*** Block opens ***

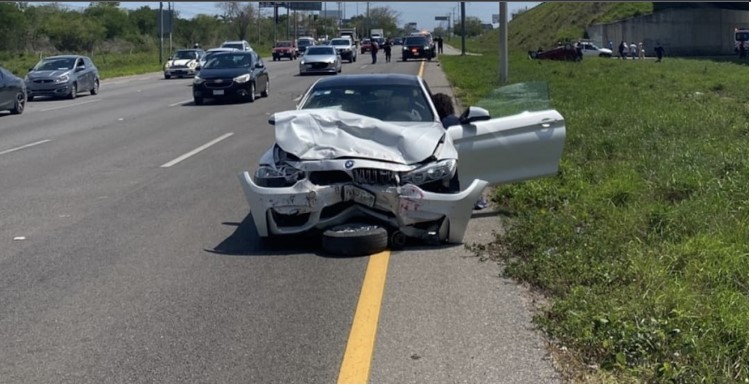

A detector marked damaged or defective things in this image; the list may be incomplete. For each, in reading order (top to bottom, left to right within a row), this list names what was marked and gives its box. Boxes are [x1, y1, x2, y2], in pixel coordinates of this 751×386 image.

crashed red vehicle [268, 41, 296, 61]
crumpled hood [274, 108, 450, 165]
destroyed white bmw [238, 74, 568, 256]
detached front bumper [238, 172, 490, 244]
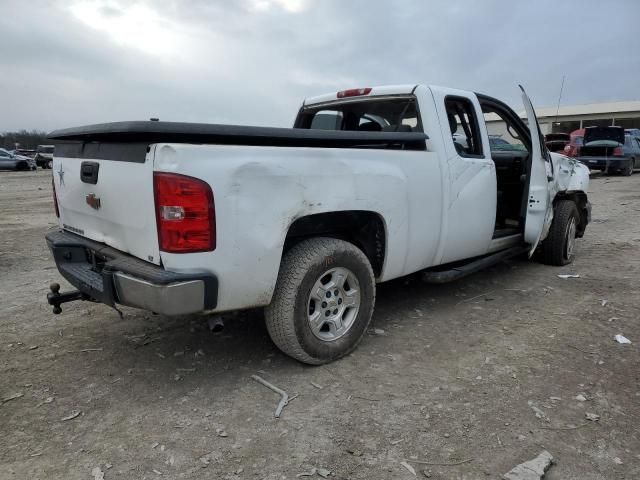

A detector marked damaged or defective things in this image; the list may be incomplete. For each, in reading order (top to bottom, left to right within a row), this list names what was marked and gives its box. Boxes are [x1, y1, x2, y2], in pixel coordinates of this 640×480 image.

dented bed side panel [155, 144, 444, 314]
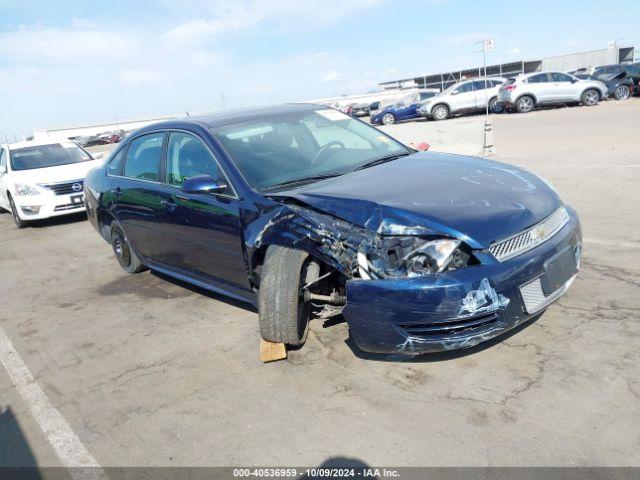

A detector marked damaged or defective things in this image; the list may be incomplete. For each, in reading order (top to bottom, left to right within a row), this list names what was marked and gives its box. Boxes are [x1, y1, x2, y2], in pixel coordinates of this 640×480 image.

crumpled front hood [278, 153, 564, 248]
broken headlight [358, 235, 468, 278]
exposed headlight assembly [358, 235, 468, 278]
damaged front bumper [342, 208, 584, 354]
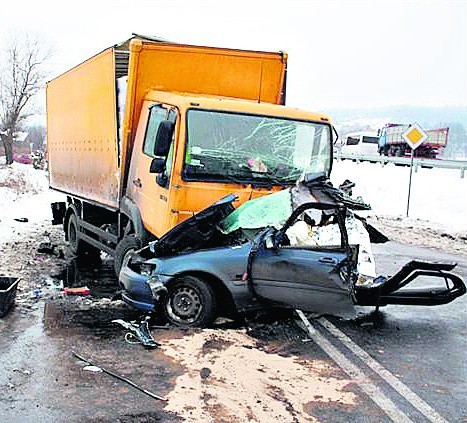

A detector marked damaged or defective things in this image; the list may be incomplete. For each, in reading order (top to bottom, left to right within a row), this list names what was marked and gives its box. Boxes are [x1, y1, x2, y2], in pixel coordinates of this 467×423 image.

shattered windshield [183, 111, 332, 186]
collision damage [119, 176, 466, 328]
damaged car door [249, 203, 358, 318]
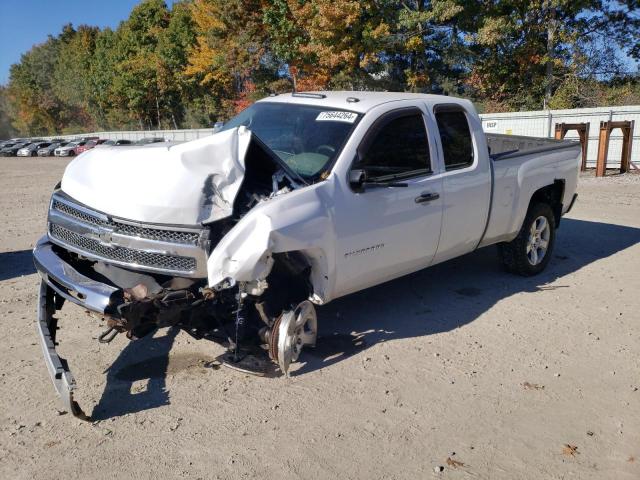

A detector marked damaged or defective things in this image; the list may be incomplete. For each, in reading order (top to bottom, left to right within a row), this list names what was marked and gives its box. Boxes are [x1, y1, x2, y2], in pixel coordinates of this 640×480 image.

detached front bumper [32, 237, 121, 420]
crumpled hood [60, 127, 252, 225]
damaged front end [33, 128, 322, 420]
wrecked white pickup truck [33, 92, 580, 418]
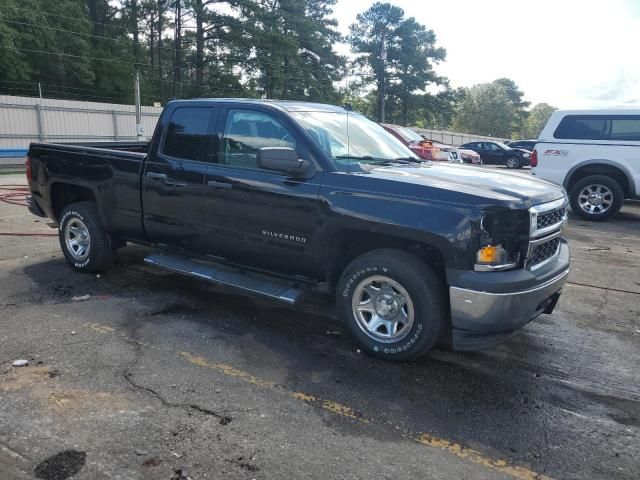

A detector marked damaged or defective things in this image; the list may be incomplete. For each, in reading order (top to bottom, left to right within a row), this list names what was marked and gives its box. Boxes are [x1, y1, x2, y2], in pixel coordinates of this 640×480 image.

cracked asphalt [1, 173, 640, 480]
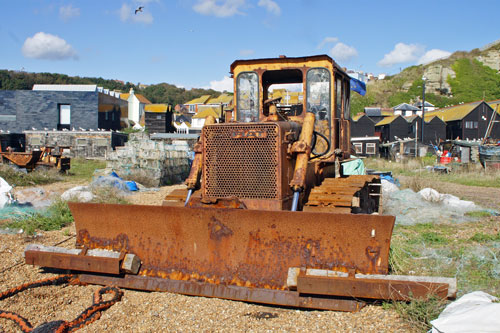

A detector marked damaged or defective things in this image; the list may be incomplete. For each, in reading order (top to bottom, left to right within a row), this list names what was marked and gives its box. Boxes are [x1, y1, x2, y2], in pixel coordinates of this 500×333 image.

rusted metal surface [0, 151, 42, 170]
rusty bulldozer [26, 55, 458, 312]
rusted metal surface [24, 249, 121, 272]
rusted metal surface [68, 200, 394, 288]
rusted metal surface [80, 272, 366, 312]
rusted metal surface [296, 274, 450, 300]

*** Block closes ***

When you copy the records above, keep every word exact but leave out the pictures.

> **RESULT FOR THIS EXERCISE**
A detector marked damaged or defective things in this image; the list may be incomplete. For each, in reading order (top to bottom, left to right within a row), this list names what was marked and gives its box. Boxes are [x1, y1, x2, y2], in pixel coordinates of this 751×386 image.

crashed red vehicle [268, 41, 296, 61]
crumpled hood [274, 108, 450, 165]
destroyed white bmw [238, 74, 568, 256]
detached front bumper [238, 172, 490, 244]

A detector marked damaged or defective things in this image; the list may be incomplete. For each, in reading order (top to bottom, left to right within a row), this list names what was marked and gives its box. Boxes are [x1, y1, x2, y2], in pixel coordinates of this 640×480 image.

dented bed side panel [155, 144, 444, 314]

A detector marked damaged or defective things in this image; the list may be incomplete. For each, in reading order (top to bottom, left to right within a row), this list names what was marked and gives its box. Boxes are [x1, y1, x2, y2], in pixel coordinates of this 640×480 image.

crumpled front hood [278, 153, 564, 248]
broken headlight [358, 235, 468, 278]
exposed headlight assembly [358, 235, 468, 278]
damaged front bumper [342, 208, 584, 354]

A detector marked damaged or defective things in this image; the list may be incomplete. For each, in reading order (top to bottom, left to right within a row), this list names what was marked and gives its box. Boxes are [x1, y1, x2, y2], in pixel coordinates of this 467×423 image.

shattered windshield [183, 111, 332, 186]
collision damage [119, 176, 466, 328]
damaged car door [249, 203, 358, 318]

A detector marked damaged or defective things in this image; the list may be incomplete. For each, in reading order (top to bottom, left to right within a row), this list names what was marked and gives its box. Boxes are [x1, y1, x2, y2], in pixel coordinates of this 640×480 image.

detached front bumper [32, 237, 121, 420]
crumpled hood [60, 127, 252, 225]
damaged front end [33, 128, 322, 420]
wrecked white pickup truck [33, 92, 580, 418]

A detector marked damaged or defective things in this image; the list may be incomplete. For each, in reading order (top to bottom, left to right within a row), this list names what was marked and gives its box. Boxes are [x1, y1, x2, y2], in pixel coordinates of this 640×480 image.

cracked asphalt [1, 173, 640, 480]

A detector marked damaged or defective things in this image; the list may be incomplete. For each, in reading order (top to bottom, left to right within a row), this list names what was marked and gives its box. Boxes are [x1, y1, x2, y2], in pixel coordinates of this 500×333 image.

rusted metal surface [0, 151, 42, 170]
rusty bulldozer [26, 55, 458, 312]
rusted metal surface [24, 249, 121, 272]
rusted metal surface [68, 200, 394, 288]
rusted metal surface [80, 272, 366, 312]
rusted metal surface [296, 274, 450, 300]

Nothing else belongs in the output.